Black Messiah: D’Angelo makes a Second Coming

2014-12-16 08:21

After a wait of nearly 15 years, D’Angelo is making a Second Coming of sorts with Black Messiah, a hard-charging attack on racial injustice that challenges listeners both musically and lyrically.

Released as a surprise yesterday, the long-anticipated album moves D’Angelo beyond his R&B roots to embrace the passions of protest rock at a time that demonstrations have swept the United States over police killings of unarmed African Americans in New York and Ferguson, Missouri.

D’Angelo, whose career was launched as a teenager during an amateur night at New York’s famed Apollo Theater, won acclaim for his funk-infused R&B and soul on his two previous albums, 1995’s Brown Sugar and 2000’s Voodoo, but he retreated from public view after a global tour.

Black Messiah defies easy categorisation but shows clear similarities to his sometime mentor Prince, with the now 40-year-old D’Angelo powering his funk beats with a strong dose of electric guitar and an impressive falsetto.

Bringing into focus the album’s messianic overtones, D’Angelo starts the song 1 000 Deaths with a snippet from a fiery African American preacher who rails against white presentations of Jesus Christ – a blond-haired, blue-eyed “cracker Jesus”, in the pastor’s words, using a derogatory term for unrefined white person.

D’Angelo builds off the sample with a heavy beat and a guitar solo. His lyrics deliver a message of stridency, with the chorus: “A coward dies 1 000 times / But a soldier only dies just once.”

In a song co-written with the producer and DJ Questlove, D’Angelo again questions the nature of struggle on The Charade, singing, “All we wanted was a chance to talk / ’Stead we’ve only got outlined in chalk.”
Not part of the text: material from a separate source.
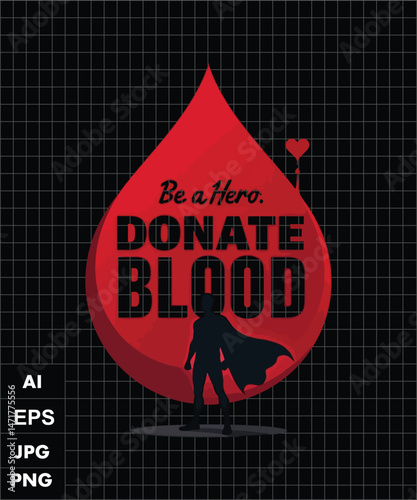 Donate Blood Be a Hero Superhero Blood Donation Campaign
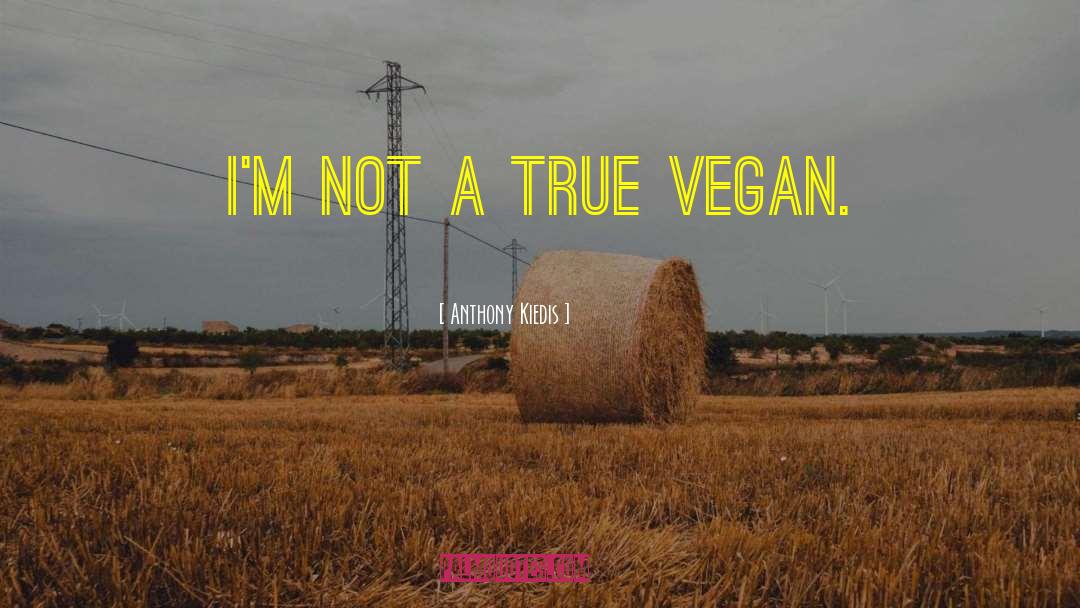 Vegan quotes by Anthony Kiedis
D’Angelo stays experimental musically throughout the album even when the subject matter turns from politics to romance. On Really Love, D’Angelo starts off gently with flamenco guitar before the funk beat breaks through.

Releasing a statement at a listening party for the album in New York, D’Angelo acknowledged that he was courting controversy with the title Black Messiah but insisted he was not portraying himself as some R&B Jesus.
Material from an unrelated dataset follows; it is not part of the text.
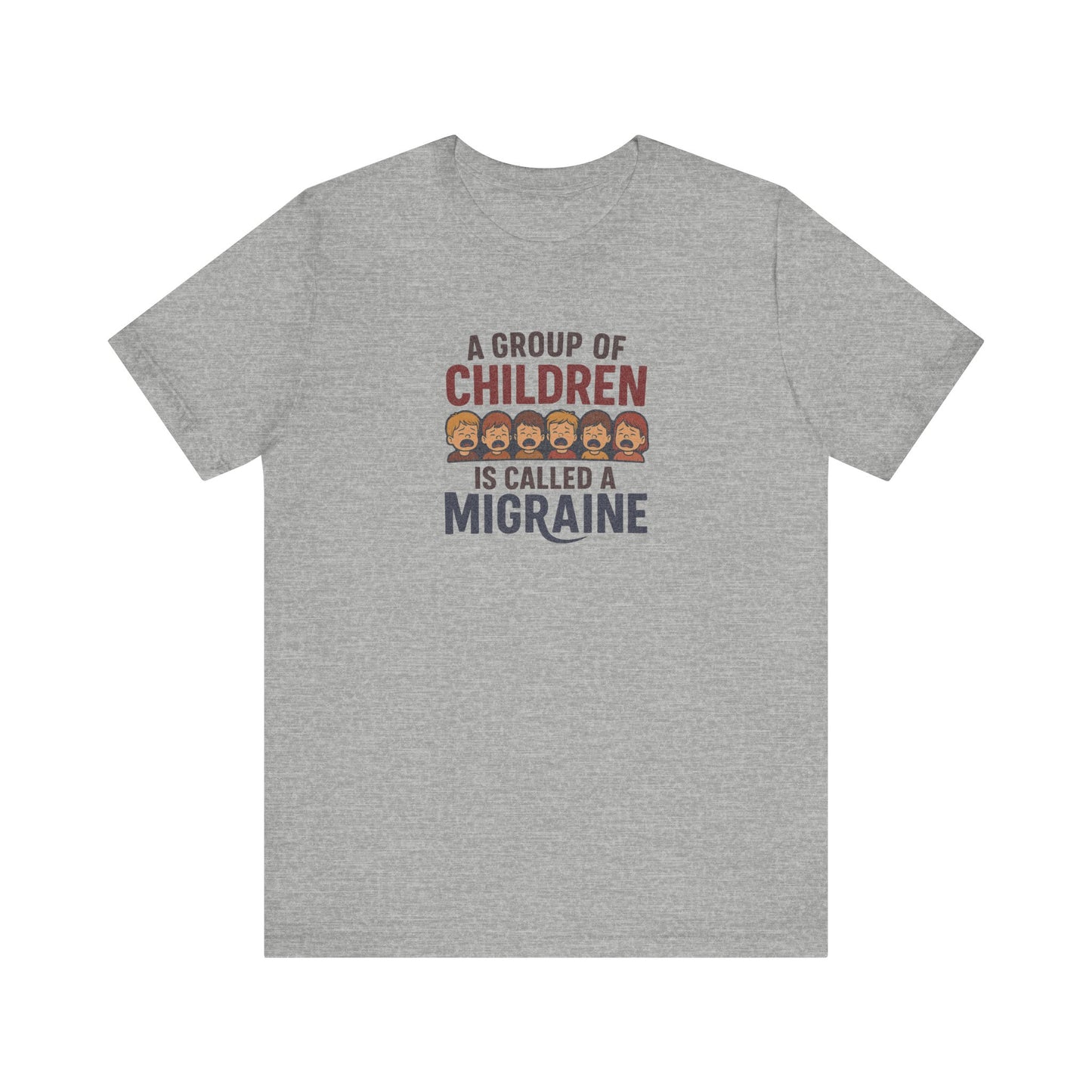 A Group of Children is Called a Migraine — Retro Tee (Light)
“It can easily be misunderstood. Many will think it’s about religion. Some will jump to the conclusion that I’m calling myself a Black Messiah,” he wrote.

“For me, the title is about all of us. It’s about the world. It’s about an idea we can all aspire to. We should all aspire to be a Black Messiah,” he wrote.
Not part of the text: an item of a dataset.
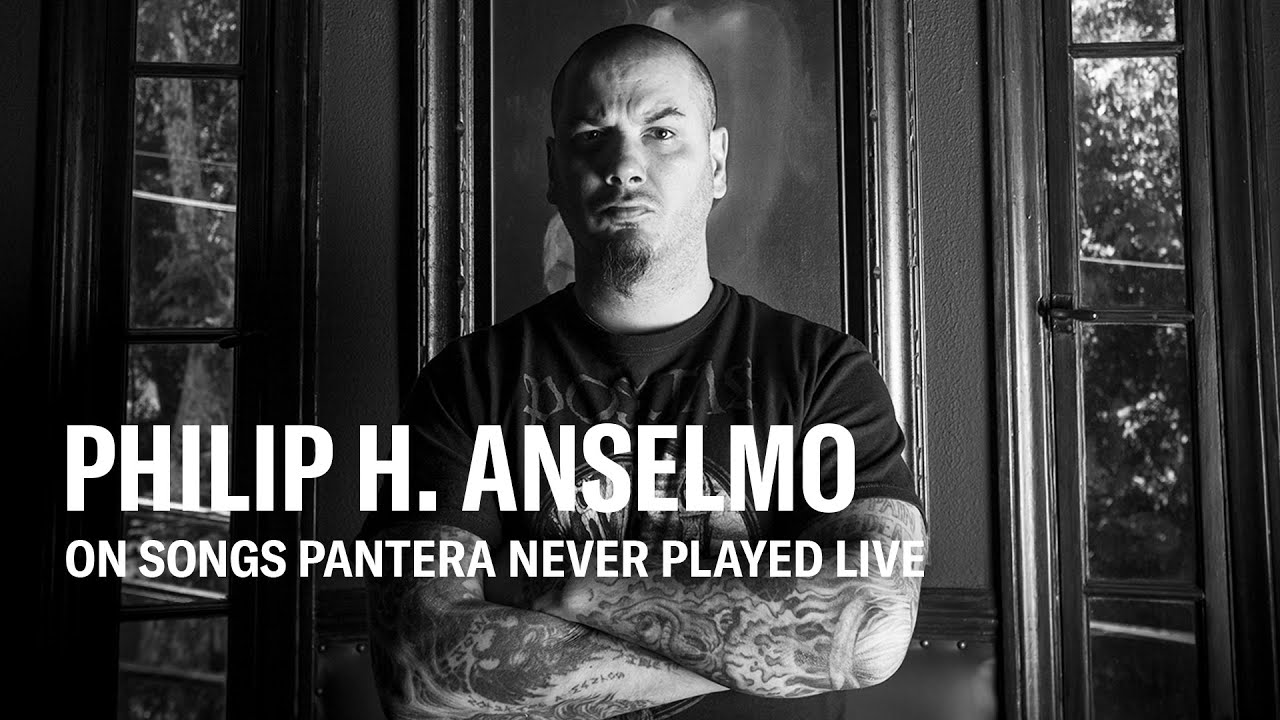 Philip Anselmo on Songs Pantera Never Played Live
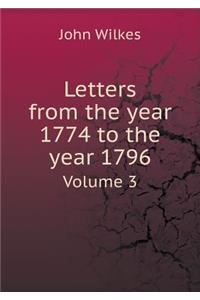 Letters from the Year 1774 to the Year 1796 Volume 3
“It’s about people rising up in Ferguson and in Egypt and in Occupy Wall Street and in every place where a community has had enough and decides to make change happen.”

The surprise release by D’Angelo came on the same day as a much more expected album by hip-hop star Nicki Minaj.

The Pinkprint marks a return to the roots of one of the most successful female rappers, whose career has soared in the past several years through more mainstream pop songs and collaborations with superstars such as Justin Bieber.

Minaj (32) goes intensely personal on her third studio album. On All Things Go, Minaj speaks of coping with the violent death of a cousin and hints at coming to terms with a past abortion, rapping: “My child with Aaron would have been 16 any minute.”

The Trinidadian-born New Yorker also defends her rise to fame, rapping: “Let me make this clear / I’m not difficult / I’m just about my business / I’m not into fake industry parties, and fake agendas / Rock with people for how they make me feel, not what they give me.”

Despite the introspection on the album, Minaj initially made headlines for a very different reason – what critics saw as Nazi overtones on the video for her single Only.

On the video, Minaj appears as a dictator on a throne with red-and-white banners bearing the letters of her Young Money label. Minaj apologised, saying she had not intended the slightest Nazi association.